Black carbon (BC) is a primary aerosol emitted directly into the atmosphere from incomplete combustion. It absorbs incoming solar radiation and outgoing terrestrial radiation, which has significant implications to aerosol radiative forcing. Aethalometer employs optical attenuation technique to measure real-time BC mass concentrations. BC mass concentration measured using a single spot aethalometer (AE31) can be significantly uncertain due to filter loading effect. A modified version of AE31, namely, a dual spot aethalometer (AE33), uses a real-time loading effect compensation algorithm and measures BC mass concentrations. BC mass concentrations measured using single and dual spot aethalometers over an urban location are analysed. BC mass concentration from AE33 is higher (11%) than BC measured by post processed loading effect compensated AE31 data. Daily averaged BC mass concentration measured by AE31 and AE33 shows a very good linear agreement (coefficient of determination (0.98), and a small zero offset (0.22)). Aerosol absorption coefficients show an average difference of 28.5% between the two aethalometers. Aerosol absorption coefficient is utilised with nephelometer measured aerosol scattering coefficients to compute single scattering albedo (SSA).
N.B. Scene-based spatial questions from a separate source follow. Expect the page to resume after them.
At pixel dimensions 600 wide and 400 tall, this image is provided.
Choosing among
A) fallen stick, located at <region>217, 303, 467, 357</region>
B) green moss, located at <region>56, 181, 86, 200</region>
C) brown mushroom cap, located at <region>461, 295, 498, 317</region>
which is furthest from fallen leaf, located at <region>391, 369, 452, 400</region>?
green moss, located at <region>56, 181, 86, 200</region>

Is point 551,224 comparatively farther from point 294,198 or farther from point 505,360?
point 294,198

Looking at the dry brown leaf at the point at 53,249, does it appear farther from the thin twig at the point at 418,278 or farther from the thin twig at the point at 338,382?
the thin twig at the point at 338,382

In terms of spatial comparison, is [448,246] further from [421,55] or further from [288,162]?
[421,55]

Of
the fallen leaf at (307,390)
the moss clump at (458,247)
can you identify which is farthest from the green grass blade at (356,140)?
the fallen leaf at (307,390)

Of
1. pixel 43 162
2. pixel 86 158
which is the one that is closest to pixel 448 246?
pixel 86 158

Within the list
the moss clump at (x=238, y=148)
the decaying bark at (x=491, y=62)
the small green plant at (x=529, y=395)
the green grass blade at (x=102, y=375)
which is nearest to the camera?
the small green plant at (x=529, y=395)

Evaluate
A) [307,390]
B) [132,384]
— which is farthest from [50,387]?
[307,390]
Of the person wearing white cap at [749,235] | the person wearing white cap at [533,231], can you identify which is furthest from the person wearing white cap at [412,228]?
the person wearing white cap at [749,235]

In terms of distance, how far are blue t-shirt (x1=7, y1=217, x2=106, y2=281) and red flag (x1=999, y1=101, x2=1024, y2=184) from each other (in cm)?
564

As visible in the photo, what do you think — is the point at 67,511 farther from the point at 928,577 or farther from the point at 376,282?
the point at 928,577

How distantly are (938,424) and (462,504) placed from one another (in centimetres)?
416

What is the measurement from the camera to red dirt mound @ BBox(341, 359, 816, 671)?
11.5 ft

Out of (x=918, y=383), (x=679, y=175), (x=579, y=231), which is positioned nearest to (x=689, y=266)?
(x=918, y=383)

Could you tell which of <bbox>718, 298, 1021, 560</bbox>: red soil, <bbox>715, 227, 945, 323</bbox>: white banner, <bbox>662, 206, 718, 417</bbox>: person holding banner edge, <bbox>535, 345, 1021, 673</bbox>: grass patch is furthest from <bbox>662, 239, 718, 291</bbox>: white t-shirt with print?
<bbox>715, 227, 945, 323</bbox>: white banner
SSA (550 nm) estimated from the AE33 is always higher (similar to 8%) than AE31. Estimates of aerosol radiative forcing show that when SSA changes from 0.65 to 0.70 over urban regions the atmospheric warming changes by 10%, while when SSA changes from 0.85 to 0.90 the atmospheric warming changes by 25%. This study highlights the non-linear relation between SSA and aerosol forcing, and reveals how crucial it is to determine single scattering albedo accurately in order to reduce the uncertainty in aerosol radiative forcing estimate.